Riverboating from Budapest to Amsterdam


October 3, 2006

Our boat is a riverboat. It is called the Swiss Pearl. I have been on ships before. This is my first riverboat. I notice the difference immediately. Ships are vessels you have to walk up into. Riverboats are vessels you walk down into. They are like swimming pools. Above the water line they are more glass than steel. On a riverboat a rough sea is merely a description of poor penmanship. I checked with the man on the bridge to see how deep the Danube was. He said just now it was 6 feet deep. We were a few kilometers out of Budapest. If we sank, everyone would go to the upper deck and wait for a taxi.

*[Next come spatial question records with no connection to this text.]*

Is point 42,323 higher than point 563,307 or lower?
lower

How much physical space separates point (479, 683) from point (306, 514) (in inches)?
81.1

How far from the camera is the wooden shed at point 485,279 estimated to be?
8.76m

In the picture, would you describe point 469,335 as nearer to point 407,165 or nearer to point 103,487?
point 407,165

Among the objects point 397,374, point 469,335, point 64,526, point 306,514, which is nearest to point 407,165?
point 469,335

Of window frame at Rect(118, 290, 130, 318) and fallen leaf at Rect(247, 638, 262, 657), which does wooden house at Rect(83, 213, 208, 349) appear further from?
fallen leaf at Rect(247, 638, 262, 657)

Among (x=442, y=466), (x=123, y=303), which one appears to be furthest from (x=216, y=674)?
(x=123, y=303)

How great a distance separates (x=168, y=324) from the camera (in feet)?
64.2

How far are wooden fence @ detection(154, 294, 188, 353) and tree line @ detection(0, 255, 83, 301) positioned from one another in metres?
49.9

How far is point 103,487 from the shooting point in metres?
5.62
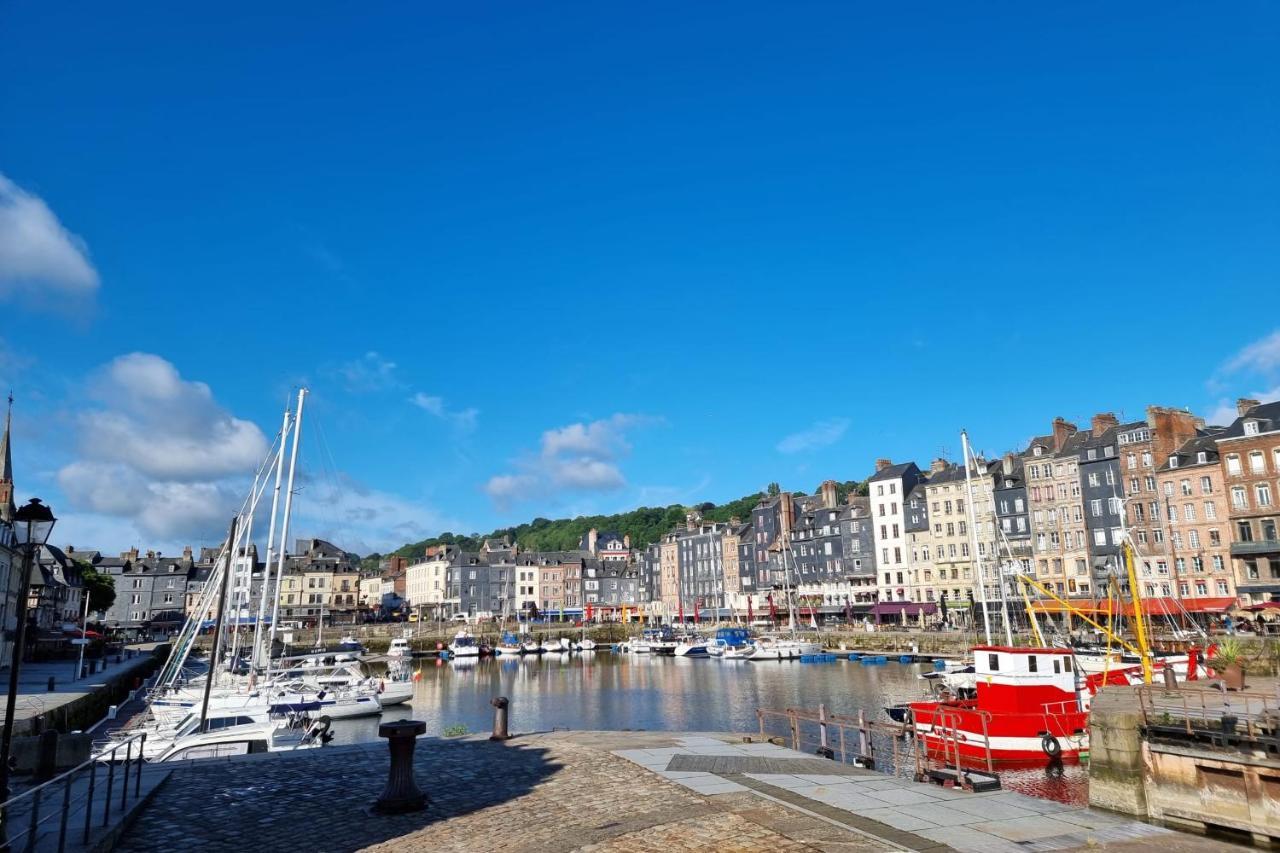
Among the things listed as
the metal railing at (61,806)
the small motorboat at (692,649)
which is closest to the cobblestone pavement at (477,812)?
the metal railing at (61,806)

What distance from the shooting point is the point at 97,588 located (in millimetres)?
106688

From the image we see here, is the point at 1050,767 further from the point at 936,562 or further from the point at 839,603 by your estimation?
the point at 839,603

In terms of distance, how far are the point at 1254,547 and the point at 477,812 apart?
250 ft

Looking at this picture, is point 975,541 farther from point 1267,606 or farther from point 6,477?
point 6,477

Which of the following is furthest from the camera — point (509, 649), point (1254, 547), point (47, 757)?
point (509, 649)

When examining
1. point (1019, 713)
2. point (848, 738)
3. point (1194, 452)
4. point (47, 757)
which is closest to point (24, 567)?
point (47, 757)

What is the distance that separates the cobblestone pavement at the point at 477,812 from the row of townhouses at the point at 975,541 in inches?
1141

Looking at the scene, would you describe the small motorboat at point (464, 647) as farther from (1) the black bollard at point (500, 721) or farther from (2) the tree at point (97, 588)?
(1) the black bollard at point (500, 721)

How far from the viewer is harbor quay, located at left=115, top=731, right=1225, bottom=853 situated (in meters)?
12.6

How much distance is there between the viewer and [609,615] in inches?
5940

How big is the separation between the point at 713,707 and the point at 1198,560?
165 feet

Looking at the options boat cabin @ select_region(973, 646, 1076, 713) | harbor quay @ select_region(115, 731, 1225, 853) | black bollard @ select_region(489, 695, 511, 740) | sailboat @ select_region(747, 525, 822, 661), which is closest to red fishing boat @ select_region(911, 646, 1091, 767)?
boat cabin @ select_region(973, 646, 1076, 713)

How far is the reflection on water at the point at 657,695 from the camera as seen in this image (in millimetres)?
46938

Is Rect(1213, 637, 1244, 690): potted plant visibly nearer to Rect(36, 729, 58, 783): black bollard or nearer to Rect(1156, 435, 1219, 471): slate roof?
Rect(1156, 435, 1219, 471): slate roof
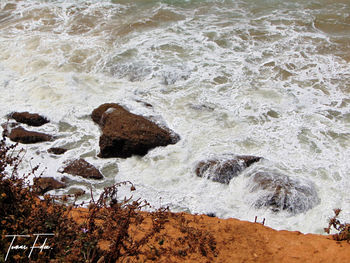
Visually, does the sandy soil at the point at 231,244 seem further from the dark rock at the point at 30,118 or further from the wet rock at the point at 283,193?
the dark rock at the point at 30,118

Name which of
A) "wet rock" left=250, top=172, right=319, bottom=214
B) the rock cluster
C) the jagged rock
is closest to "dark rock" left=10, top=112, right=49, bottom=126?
the jagged rock

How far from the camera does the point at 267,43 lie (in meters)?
12.1

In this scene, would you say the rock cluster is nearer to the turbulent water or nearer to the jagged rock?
the turbulent water

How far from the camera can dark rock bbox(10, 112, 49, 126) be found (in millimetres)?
7910

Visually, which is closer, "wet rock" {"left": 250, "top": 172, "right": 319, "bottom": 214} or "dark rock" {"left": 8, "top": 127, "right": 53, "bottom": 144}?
"wet rock" {"left": 250, "top": 172, "right": 319, "bottom": 214}

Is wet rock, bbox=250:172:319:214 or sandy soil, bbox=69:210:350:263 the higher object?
sandy soil, bbox=69:210:350:263

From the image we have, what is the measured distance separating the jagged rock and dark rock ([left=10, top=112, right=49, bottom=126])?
1.75 metres

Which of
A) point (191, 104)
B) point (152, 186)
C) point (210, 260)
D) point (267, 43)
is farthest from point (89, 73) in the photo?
point (210, 260)

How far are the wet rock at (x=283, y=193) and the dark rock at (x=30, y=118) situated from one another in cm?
529

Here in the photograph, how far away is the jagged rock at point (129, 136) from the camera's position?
6867 millimetres

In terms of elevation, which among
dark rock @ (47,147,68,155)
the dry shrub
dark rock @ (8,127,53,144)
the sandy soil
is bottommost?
dark rock @ (47,147,68,155)

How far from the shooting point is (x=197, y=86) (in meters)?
9.51

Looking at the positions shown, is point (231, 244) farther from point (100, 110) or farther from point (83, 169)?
point (100, 110)

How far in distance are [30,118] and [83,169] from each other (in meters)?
2.51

Our riverboat is thirteen years old. It was renovated three years ago. Painted in black letters on the superstructure just above the entrance are the symbols L110, B11, Pass 123. I think of bingo. It is shorthand for dimensions. The Swiss Pearl is 110 meters long, 11 meters wide and holds 123 passengers. On this trip it is holding 104 of us. This is something else that separates a riverboat from a ship. Aboard a ship, one can find volumes of technical information, mostly about the engines. Ship lines are proud of their engines. One can easily learn how many screws there are and how many blades on each screw. The horsepower of each engine is common knowledge and the engine builders are treated like literary giants. On a riverboat the technical information focuses on your mini-bar and the power supply in your cabin. If you want to know how many blades are on the spare propeller, you have to count them for yourself. (The Swiss Pearl propellers are seven bladers.) In short, on a riverboat there is not the slightest nod toward “man against the sea.” I like that. It is like taking a stretch limo to Amsterdam.

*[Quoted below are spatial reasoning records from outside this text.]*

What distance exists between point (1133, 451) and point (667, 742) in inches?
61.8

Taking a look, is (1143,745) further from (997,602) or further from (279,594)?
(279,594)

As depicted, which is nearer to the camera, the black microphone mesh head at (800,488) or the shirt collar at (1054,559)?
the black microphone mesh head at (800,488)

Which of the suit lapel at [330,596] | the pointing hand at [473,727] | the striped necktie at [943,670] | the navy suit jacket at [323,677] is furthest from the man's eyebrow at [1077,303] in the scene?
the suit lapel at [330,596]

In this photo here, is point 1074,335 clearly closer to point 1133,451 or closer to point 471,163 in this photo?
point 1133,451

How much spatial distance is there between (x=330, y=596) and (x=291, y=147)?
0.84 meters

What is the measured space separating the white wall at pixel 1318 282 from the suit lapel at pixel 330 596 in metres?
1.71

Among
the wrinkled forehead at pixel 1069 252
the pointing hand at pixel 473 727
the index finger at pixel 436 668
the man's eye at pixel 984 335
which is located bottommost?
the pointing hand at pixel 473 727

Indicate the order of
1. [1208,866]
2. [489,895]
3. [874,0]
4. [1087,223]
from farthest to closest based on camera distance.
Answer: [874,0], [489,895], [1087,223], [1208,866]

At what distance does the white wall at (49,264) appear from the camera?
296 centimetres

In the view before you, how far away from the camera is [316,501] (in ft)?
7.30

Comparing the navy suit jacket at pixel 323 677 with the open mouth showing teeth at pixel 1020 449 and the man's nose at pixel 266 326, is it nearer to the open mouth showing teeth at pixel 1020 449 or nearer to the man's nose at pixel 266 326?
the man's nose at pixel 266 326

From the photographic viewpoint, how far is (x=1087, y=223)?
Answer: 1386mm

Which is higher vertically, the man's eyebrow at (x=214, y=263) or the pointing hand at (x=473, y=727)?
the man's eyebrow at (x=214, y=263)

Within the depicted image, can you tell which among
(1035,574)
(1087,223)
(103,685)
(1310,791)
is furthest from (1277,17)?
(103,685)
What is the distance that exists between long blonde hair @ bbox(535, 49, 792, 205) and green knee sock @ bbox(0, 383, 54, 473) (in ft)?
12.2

Brad Bates, a long time traveling friend from MIT—he majored in Electrical Engineering in 1959—informed me at breakfast that the boat's bridge actually moves up and down like an elevator. He tells me that all the masts fold down and that the railings fold in. On the river the perils are not from rogue waves but from low bridges. If you are on the top deck and a low bridge is in the offing, duck or the bridge will be offing you.

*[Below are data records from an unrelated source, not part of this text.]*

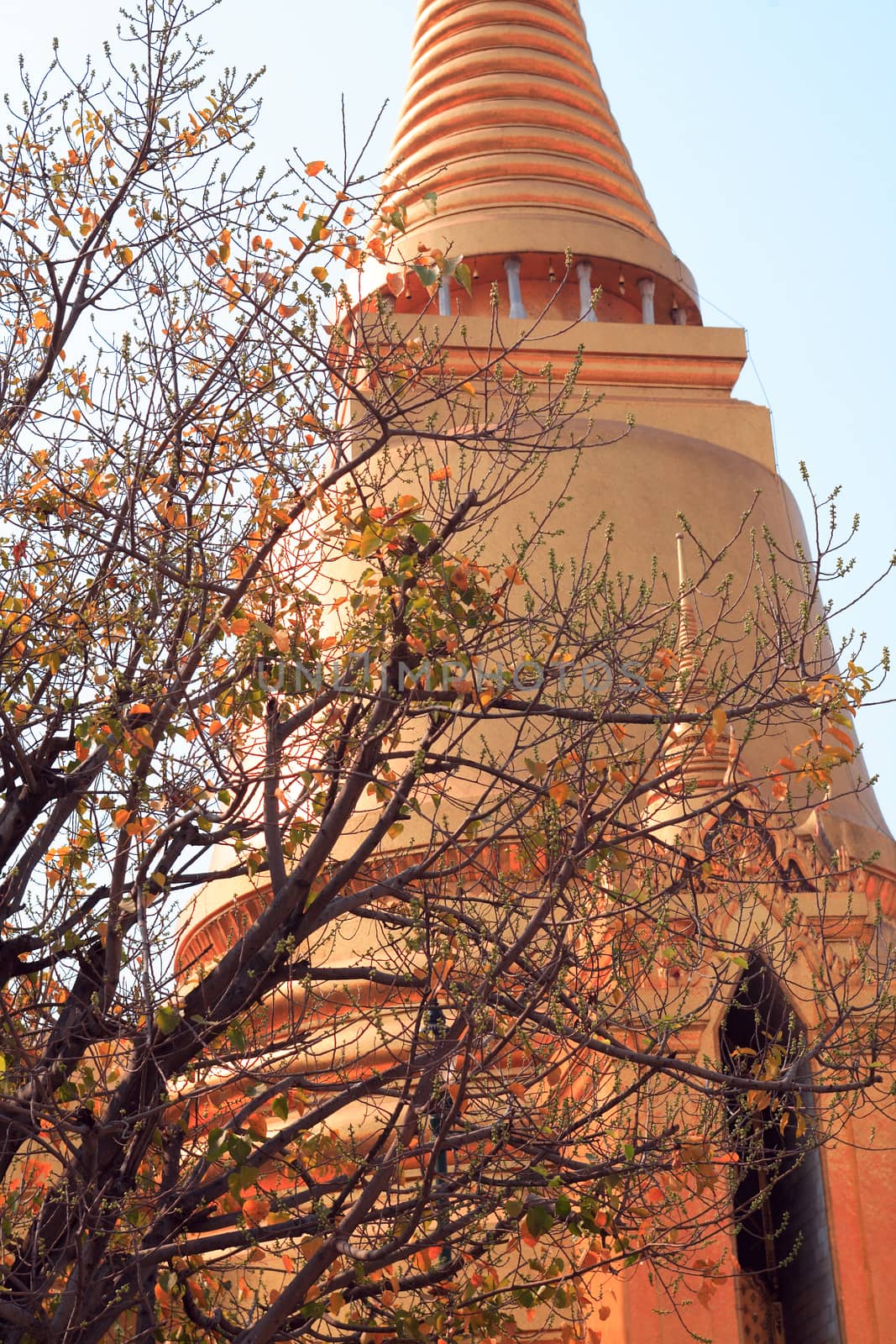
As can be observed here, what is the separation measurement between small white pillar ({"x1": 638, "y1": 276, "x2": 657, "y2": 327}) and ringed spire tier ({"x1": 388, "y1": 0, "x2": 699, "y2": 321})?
0.10m

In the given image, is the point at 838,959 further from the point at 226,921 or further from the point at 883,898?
the point at 226,921

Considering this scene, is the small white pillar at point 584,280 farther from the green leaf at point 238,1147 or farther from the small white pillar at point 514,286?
A: the green leaf at point 238,1147

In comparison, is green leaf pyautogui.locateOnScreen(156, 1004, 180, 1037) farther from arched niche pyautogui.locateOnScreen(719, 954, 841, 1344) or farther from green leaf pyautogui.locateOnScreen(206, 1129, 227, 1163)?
arched niche pyautogui.locateOnScreen(719, 954, 841, 1344)

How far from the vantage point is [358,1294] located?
20.4 feet

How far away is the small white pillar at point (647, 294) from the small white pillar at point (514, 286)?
55.7 inches

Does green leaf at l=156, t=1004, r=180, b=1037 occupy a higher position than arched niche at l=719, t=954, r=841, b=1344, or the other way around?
arched niche at l=719, t=954, r=841, b=1344

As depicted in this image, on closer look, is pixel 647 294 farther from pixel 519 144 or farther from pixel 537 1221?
pixel 537 1221

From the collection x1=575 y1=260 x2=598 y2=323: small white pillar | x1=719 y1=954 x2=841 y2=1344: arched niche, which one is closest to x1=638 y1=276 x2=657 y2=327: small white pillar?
x1=575 y1=260 x2=598 y2=323: small white pillar

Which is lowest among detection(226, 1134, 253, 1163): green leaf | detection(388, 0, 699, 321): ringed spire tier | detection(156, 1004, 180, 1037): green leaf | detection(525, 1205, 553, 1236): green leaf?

The Swiss Pearl is anchored on the Belgrade Rakpart (quay). Across the river and up on Gellert hill is Liberation Monument. Sculpted by Zigmond Strobl, it depicts a woman holding an object high over her head. The statue was originally intended to honor the memory of Istvan Horthy, son of Hungary’s pre-war and World War II dictator. In that version the woman was holding an airplane propeller. When the Russians liberated Budapest, to commemorate that liberation a slightly different version of the statue was substituted. In this one the woman holds up a palm leaf. When the communist regime ended in 1989, the figure of a Russian soldier at the foot of the monument was removed and the monument, commemorated yet another liberation; obviously, an all-purpose monument.